I print my own on the Avery non-perf stock. They come out well, although I do wish the stock was a little heavier. I end up printing on both sides as I usually put a coupon or special on the reverse side. By printing myself, I get to print out a few at a time and can change up the back whenever I want.

- Merg


----------



## Richard King (Mar 25, 2002)

I always liked Jim Rockford's methods myself.


----------



## Stuart Sweet (Jun 19, 2006)

I'd recommend hiring a trained professional and getting quality work. There is a difference.


----------



## Stewart Vernon (Jan 7, 2005)

Stuart Sweet said:


> I'd recommend hiring a trained professional and getting quality work. There is a difference.

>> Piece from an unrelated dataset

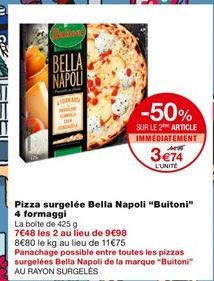 Pizza surgelée bella napoli Buitoni 4 fromaggi offre à 4,99€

I think it depends upon the training and the professional... I've worked with lots of fellow technical writers and illustrators over the years, being one myself... and I have to say first hand that it's like any other profession. Some people care and are good at what they do... others are just there to punch the clock.

Knowing what I know from the other side of the fence, I unfortunately can't make the wholesale "always go to professionals" like I might do with some other professions.


----------



## Richard King (Mar 25, 2002)

I hired a "trained, professional" interior designer to do the layout of the house that I rebuilt here. He came recommended by a local real estate agent. I paid him to do the plans and when I received them I had to highly modify them to make them acceptable. I pretty much tossed them and started over using my own basic (very) CAD system. The fellow had no clue of sight lines, yet he has been doing interior layouts for many years. Many "trained professionals" don't have a clue.  Anyone wanna buy a house?


----------



## Stuart Sweet (Jun 19, 2006)

Sorry, gents, while I agree that there are plenty of so-called designers who aren't worth the money, you're not going to convince me that an amateur can create graphic designs to rival a career professional. 

The day that my skills can really be supplanted by a machine or web page is the day I retire.


----------



## houskamp (Sep 14, 2006)

To me it depends on what the buisness is.. If it's a design type buisness you need a very nice, well thought out card.. if it's a trade type buisness then a basick text card works fine..


----------



## Stewart Vernon (Jan 7, 2005)

Stuart Sweet said:


> Sorry, gents, while I agree that there are plenty of so-called designers who aren't worth the money, you're not going to convince me that an amateur can create graphic designs to rival a career professional.
> 
> The day that my skills can really be supplanted by a machine or web page is the day I retire.


I wasn't speaking of you and your skills.. just the notion of always trusting a "trained professional" without checking their actual work experience.

There are lots of folks out there with credentials and experience who really aren't very good... but enough people think they are better than a completely unskilled person, that they earn a living and get by on their poor skills.

I can guarantee if you met some of the people I've worked with, you'd share my opinion about their "trained professional" status not meaning very much once you see their actual work.


----------



## SayWhat? (Jun 7, 2009)

I've known a lot of 'trained professionals' that couldn't find their own butt cheeks with both hands, but I don't know what that has to do with business cards.


----------